In an implementation i know all HANDLEs are defined as ints in D. Doesn't make sense to call them pointers, since (1) they may accept constant values and (2) you cannot dereference them yourself, as even if they are pointers they only are valid within the Windows API implementation and cannot be dereferenced in application software. Besides, noone really knows whether they are pointers, or even just some kinds of unique IDs.

> "# If you must share the same storage location between pointers and non-pointer types, use a union to do it so the garbage collector knows about it."
> 
> How would the GC know about it, unless the union keeps a record of which member is 'active'?

It wouldn't know, it would just scan anyway. The conservative GC has to be safe and thus err on the side of assuming anything which is not known is a pointer. In particular, no information exists over stack and over freestanding structs. Only objects and parts thereof get type information. However, this could possibly be extended to free-floating structs someday...

-eye

In article <burvq5$1eq0$1@digitaldaemon.com>, Ilya Minkov says...
>
>Stewart Gordon wrote:
>> Makes sense, though I'm still a bit puzzled, as it also says:
>> "#  Do not store integer values into pointers.

* * *

**Required action 1**
Reproduce the passage of the forum thread about D's garbage collector from "It wouldn't know, it" up to and including "values into pointers.".
**Required action 2**
Carry the forum thread about D's garbage collector further, starting right after its final line.

**Available data**

* * *

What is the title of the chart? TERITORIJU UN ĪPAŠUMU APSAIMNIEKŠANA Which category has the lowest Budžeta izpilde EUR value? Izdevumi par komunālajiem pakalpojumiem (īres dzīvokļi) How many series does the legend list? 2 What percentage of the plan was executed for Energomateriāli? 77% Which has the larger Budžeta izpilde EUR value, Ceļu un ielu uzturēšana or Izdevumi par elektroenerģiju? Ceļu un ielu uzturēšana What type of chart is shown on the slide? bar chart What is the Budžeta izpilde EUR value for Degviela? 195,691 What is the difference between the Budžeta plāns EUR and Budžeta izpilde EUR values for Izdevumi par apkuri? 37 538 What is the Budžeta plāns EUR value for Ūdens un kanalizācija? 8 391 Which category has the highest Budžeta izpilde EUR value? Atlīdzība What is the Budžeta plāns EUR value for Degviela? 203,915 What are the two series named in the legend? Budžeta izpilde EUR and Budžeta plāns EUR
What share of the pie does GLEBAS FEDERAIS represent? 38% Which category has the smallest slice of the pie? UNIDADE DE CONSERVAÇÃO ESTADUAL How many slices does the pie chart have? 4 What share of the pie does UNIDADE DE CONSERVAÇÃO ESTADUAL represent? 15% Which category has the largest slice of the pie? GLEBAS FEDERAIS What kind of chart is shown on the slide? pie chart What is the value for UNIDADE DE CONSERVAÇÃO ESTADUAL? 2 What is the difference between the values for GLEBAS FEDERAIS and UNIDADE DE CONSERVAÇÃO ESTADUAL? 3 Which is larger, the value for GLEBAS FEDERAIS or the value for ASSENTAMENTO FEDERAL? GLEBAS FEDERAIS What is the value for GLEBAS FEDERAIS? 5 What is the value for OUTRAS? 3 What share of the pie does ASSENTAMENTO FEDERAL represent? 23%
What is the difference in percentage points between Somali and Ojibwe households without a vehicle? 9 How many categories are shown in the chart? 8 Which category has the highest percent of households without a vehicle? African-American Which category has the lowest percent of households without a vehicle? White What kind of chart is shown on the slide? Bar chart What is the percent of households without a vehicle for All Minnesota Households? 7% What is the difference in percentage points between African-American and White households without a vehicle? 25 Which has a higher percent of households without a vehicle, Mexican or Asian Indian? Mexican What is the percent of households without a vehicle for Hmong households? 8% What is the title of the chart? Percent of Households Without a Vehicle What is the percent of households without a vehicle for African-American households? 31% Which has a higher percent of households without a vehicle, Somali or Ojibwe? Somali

* * *

**Expected answer 1**
It wouldn't know, it would just scan anyway. The conservative GC has to be safe and thus err on the side of assuming anything which is not known is a pointer. In particular, no information exists over stack and over freestanding structs. Only objects and parts thereof get type information. However, this could possibly be extended to free-floating structs someday...

-eye

In article <burvq5$1eq0$1@digitaldaemon.com>, Ilya Minkov says...
>
>Stewart Gordon wrote:
>> Makes sense, though I'm still a bit puzzled, as it also says:
>> "#  Do not store integer values into pointers.

**Expected answer 2**
>> # Do not store magic values into pointers, other than null."
>> 
>> What would be the consequence of this?

Actually, the documentation should be changed here! It should say "do not ever store anything in a pointer". You should only assign it values of other pointers (as in foo = bar), or the null value.

Since many D users are former C(++) users, it is customary to do all kinds of "wizardry" with pointers. For example, if one wants to make his own upCaseString(), then those people would probably use a pointer, and increment it as an int, to make it point at the next character. The spirit of D is to allow such (stupiditiy), but at yor own risk. (C users have a hard time remembering to leave pointers alone because in C you're the only one ever to use these values, and you "own" the entire program. In D there are always at least two users for these values: you and the GC!)

Now, suppose one forgets to use a copy of the original pointer. Later, when GC occurs, then the GC would find no pointer pointing at the string (or actually at the beginning of the area allocated for the string data). The GC would mark this area as unused. Which obviously results in the area being overwritten with other data, sooner or later.

>> "# If you must share the same storage location between pointers and non-pointer types, use a union to do it so the garbage collector knows about it."
>> 
>> How would the GC know about it, unless the union keeps a record of which member is 'active'?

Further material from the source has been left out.